TRY IT: Give again only those lines from the start of the entries through the line holding "California, site 5, 2023-11-26T02:50:14+00:00, 3-frame", leaving them as they are.

BEGIN

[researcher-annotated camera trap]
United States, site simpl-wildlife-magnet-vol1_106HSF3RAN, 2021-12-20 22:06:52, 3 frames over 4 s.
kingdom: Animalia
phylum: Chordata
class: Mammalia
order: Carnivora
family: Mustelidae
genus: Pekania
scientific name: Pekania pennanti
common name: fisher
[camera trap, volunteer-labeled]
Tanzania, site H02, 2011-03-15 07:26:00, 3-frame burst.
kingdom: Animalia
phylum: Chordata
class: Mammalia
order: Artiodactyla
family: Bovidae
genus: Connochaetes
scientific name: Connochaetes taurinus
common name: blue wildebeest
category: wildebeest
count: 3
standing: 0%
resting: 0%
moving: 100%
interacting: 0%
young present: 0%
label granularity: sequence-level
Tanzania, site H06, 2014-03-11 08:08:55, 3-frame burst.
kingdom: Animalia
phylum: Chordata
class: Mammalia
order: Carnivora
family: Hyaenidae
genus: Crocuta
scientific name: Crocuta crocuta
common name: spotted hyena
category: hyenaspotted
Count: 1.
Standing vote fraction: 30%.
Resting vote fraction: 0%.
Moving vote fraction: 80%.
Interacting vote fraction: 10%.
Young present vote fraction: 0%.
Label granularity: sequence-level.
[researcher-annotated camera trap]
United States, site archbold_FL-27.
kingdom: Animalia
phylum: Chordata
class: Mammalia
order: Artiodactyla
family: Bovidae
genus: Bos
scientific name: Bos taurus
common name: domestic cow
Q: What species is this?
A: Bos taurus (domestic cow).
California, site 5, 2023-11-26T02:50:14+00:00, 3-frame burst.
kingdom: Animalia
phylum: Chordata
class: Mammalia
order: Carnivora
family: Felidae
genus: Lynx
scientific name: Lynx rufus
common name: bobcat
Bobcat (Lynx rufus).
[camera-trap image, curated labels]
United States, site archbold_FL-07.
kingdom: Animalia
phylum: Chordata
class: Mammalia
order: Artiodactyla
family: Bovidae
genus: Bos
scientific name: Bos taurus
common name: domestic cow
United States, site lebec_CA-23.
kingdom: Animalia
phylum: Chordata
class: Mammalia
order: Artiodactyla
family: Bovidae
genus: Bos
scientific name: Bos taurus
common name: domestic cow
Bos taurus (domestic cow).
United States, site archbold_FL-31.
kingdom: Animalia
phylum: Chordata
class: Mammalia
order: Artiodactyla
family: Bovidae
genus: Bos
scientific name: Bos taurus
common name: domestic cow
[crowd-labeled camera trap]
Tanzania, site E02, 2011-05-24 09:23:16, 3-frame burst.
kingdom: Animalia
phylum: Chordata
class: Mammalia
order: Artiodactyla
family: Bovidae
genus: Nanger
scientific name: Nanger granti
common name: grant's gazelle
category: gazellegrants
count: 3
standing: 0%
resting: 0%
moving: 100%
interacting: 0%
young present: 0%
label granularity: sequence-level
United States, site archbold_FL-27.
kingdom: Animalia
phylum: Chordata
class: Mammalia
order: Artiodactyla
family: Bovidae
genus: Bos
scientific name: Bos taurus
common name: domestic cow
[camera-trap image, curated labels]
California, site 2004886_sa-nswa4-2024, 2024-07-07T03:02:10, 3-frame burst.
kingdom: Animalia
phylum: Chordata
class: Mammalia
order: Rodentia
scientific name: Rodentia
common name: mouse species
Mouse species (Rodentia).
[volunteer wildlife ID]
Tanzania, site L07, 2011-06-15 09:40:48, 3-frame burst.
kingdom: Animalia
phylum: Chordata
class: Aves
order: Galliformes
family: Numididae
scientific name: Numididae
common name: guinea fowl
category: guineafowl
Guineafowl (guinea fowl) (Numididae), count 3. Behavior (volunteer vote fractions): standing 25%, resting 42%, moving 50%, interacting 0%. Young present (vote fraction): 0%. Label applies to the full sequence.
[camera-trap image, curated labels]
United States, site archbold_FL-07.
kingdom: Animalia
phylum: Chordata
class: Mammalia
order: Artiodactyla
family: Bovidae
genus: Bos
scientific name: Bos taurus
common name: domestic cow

END

THE ANSWER:
[researcher-annotated camera trap]
United States, site simpl-wildlife-magnet-vol1_106HSF3RAN, 2021-12-20 22:06:52, 3 frames over 4 s.
kingdom: Animalia
phylum: Chordata
class: Mammalia
order: Carnivora
family: Mustelidae
genus: Pekania
scientific name: Pekania pennanti
common name: fisher
[camera trap, volunteer-labeled]
Tanzania, site H02, 2011-03-15 07:26:00, 3-frame burst.
kingdom: Animalia
phylum: Chordata
class: Mammalia
order: Artiodactyla
family: Bovidae
genus: Connochaetes
scientific name: Connochaetes taurinus
common name: blue wildebeest
category: wildebeest
count: 3
standing: 0%
resting: 0%
moving: 100%
interacting: 0%
young present: 0%
label granularity: sequence-level
Tanzania, site H06, 2014-03-11 08:08:55, 3-frame burst.
kingdom: Animalia
phylum: Chordata
class: Mammalia
order: Carnivora
family: Hyaenidae
genus: Crocuta
scientific name: Crocuta crocuta
common name: spotted hyena
category: hyenaspotted
Count: 1.
Standing vote fraction: 30%.
Resting vote fraction: 0%.
Moving vote fraction: 80%.
Interacting vote fraction: 10%.
Young present vote fraction: 0%.
Label granularity: sequence-level.
[researcher-annotated camera trap]
United States, site archbold_FL-27.
kingdom: Animalia
phylum: Chordata
class: Mammalia
order: Artiodactyla
family: Bovidae
genus: Bos
scientific name: Bos taurus
common name: domestic cow
Q: What species is this?
A: Bos taurus (domestic cow).
California, site 5, 2023-11-26T02:50:14+00:00, 3-frame burst.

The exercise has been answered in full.